▶ **EXTRAIT DE PAGE**:

Expérimentation de NewDestruct et parfois NewInduction

git-svn-id: svn+ssh://scm.gforge.inria.fr/svn/coq/trunk@1880 85f007b7-540e-0410-9357-904b9bb8a0f7

1 files changed, 4 insertions, 4 deletions

diff --git a/theories/Bool/Zerob.v b/theories/Bool/Zerob.v
index 8a8d09621..4422a03f4 100755
--- a/theories/Bool/Zerob.v
+++ b/theories/Bool/Zerob.v
@@ -15,19 +15,19 @@ Definition zerob : nat->bool
       := [n:nat]Cases n of O => true | (S _) => false end.
 
 Lemma zerob_true_intro : (n:nat)(n=O)->(zerob n)=true.
-Destruct n; [Trivial with bool | Intros p H; Inversion H].
+NewDestruct n; [Trivial with bool | Inversion 1].
 Save.
 Hints Resolve zerob_true_intro : bool.

▶ **MATÉRIEL**:
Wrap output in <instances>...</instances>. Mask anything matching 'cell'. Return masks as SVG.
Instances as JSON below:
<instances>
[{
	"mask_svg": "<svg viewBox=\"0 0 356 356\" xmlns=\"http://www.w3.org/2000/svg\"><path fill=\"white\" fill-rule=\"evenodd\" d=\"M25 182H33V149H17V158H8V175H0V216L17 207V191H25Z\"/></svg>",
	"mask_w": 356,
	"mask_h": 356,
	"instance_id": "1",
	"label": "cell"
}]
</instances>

▶ **TÂCHES À RÉALISER**:
a) Indiquez si chacune des affirmations suivantes concorde avec l'extrait de page, en répondant par oui ou par non et en citant les mots décisifs. (i) Le commit ne modifie qu'un seul fichier. (ii) La preuve de zerob_true_intro conserve la tactique Destruct. (iii) Le fichier modifié se trouve dans le répertoire theories/Bool.
b) Poursuivez l'extrait de page à partir de sa dernière ligne, dans le même format de diff.

▶ **RÉPONSES ATTENDUES**:
a)
(i) Oui : « 1 files changed ».
(ii) Non : « +NewDestruct n; [Trivial with bool | Inversion 1]. »
(iii) Oui : « theories/Bool/Zerob.v ».

b)
 
 Lemma zerob_true_elim : (n:nat)(zerob n)=true->(n=O).
-Destruct n; [Trivial with bool | Intros p H; Inversion H].
+NewDestruct n; [Trivial with bool | Inversion 1].
 Save.
 
 Lemma zerob_false_intro : (n:nat)~(n=O)->(zerob n)=false.
-Destruct n; [Destruct 1; Auto with bool | Trivial with bool].
+NewDestruct n; [NewDestruct 1; Auto with bool | Trivial with bool].
 Save.
 Hints Resolve zerob_false_intro : bool.
 
 Lemma zerob_false_elim : (n:nat)(zerob n)=false -> ~(n=O).
-Destruct n; [Intro H; Inversion H | Auto with bool].
+NewDestruct n; [Intro H; Inversion H | Auto with bool].
 Save.